Required actions
**1.** Can you extract, word for word, the stretch from "All these countries, in" through "their local allies." in the piece on Iran, Syria and Libya?
**2.** According to the piece on Iran, Syria and Libya, why might Iran and Syria be regretting the support they gave to NATO's war in Libya? Answer in one to three sentences.

All these countries, in particular Russia and China understand very well that the aggression against Syria and Iran is how the Western powers of North America and Europe hope to arrest their relative decline in global power and influence, especially in relation to Asia.
India would be unlikely to take sides in any potential armed conflict between Iran and the NATO countries and their local allies.
This is emphatic confirmation that Iran is far from the caricature isolated pariah presented in the Western corporate media.
It is easy to forget that Iran is a likely candidate to join the Shanghai Cooperation Organization.Iran is engaged in major railway construction projects with SCO members Turkmenistan and Kazakhstan.
LESSONS FROM LIBYA
For their part, Iran and Syria may well be regretting the support they gave to NATO's counter-revolutionary putsch and colonial war of aggression in Libya.
NATO's puppet NTC regime in Libya repaid Iran and Syria by closing the Syrian government embassy in Tripoli and recognizing Syria's own opposition SNC as Syria's legitimate government.
Libya's recent experience has reinforced the long standing lesson that the North American and European oligarchs will always destroy independent countries that resist their will.
The Libyan war also demonstrated that, paradoxically, Iran shares the NATO powers' abandonment of the UN's basic principles of non-aggression and self-determination of peoples.
It led directly to the destruction of Libya, the current aggression against Syria and the developing military assault on Iran.Like Russia and China, Iran is now in part suffering the fallout from its support for the destruction of Libya.It is fair to argue that if Russia, China and Iran had defended the principle of non-aggression in the case of Libya, the NATO powers would never have been able to destabilize Syria so readily.
Figures as diverse as Noam Chomsky, Ignacio Ramonet, Gilbert Achcar, Ramsy Baroud and Al Giordano, among many others, supported the pretext for the war against the Libyan government even though it clearly enjoyed majority support in the country.
Their deep intellectual inauthenticity was matched by the international Left's utter moral collapse in failing to defend Libya and its people against vicious colonial military aggression.
No serious effort was made to support peaceful negotiations as proposed by the African Union and the ALBA countries. In North America, the Black Left's support for the Libyan government was ignored. In Europe, prestigious left-wing media outlets like Rebelión censored opinion arguing against the Libyan CNT counter-revolutionary putsch.
The demonization of Muammar Ghaddafi and censorship by omission on the Left was indistinguishable from that in the corporate media.
They accepted false information totally in line with imperialist propaganda. They collaborated in the abandonment of the founding principles of the UN. They effectively accepted the aggressive introduction of the imperialist principle of Responsibility to Protect. Arguments about NATO's conquest of Libya demonstrated that in North America and Europe. The international Left is essentially an agglomeration of fictions of varying effectiveness and relevance.
The utility of the fictions purveyed by the networks around individuals like Ramonet, Chomsky and the rest is that they serve as intermediaries with liberal progressive networks loyal to corporate capitalism and with the centres of imperial power itself.
What has been and remains so striking is the extent of the international Left's identification with the false rhetoric of the very structures they purport to criticize.
IMPLICATIONS FOR LATIN AMERICA
Those prejudices have made it impossible for most of what passes for the Left in North America and Europe to remake themselves convincingly enough to win majority support despite the chronic economic crisis in their countries.
Such a volatile international context presents enormous challenges to the peoples of Latin America and to their leaders.
The United States and their allies supported the successful coups in Haiti and Honduras and were active in the attempted coups in Venezuela, Bolivia and Ecuador.

Material supplied

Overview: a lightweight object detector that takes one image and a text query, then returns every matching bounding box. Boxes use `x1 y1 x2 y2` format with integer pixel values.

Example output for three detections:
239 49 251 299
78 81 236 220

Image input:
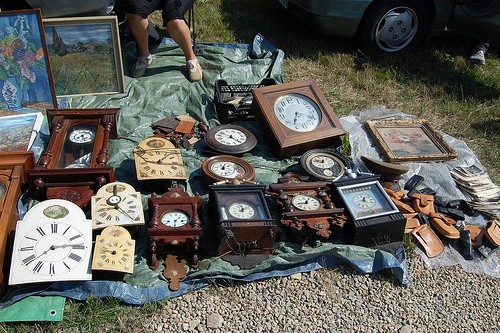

Answers below
**1.**
All these countries, in particular Russia and China understand very well that the aggression against Syria and Iran is how the Western powers of North America and Europe hope to arrest their relative decline in global power and influence, especially in relation to Asia.
India would be unlikely to take sides in any potential armed conflict between Iran and the NATO countries and their local allies.

**2.** NATO's NTC regime in Libya repaid Iran and Syria for that support by closing the Syrian government embassy in Tripoli. It also recognized Syria's opposition SNC as Syria's legitimate government.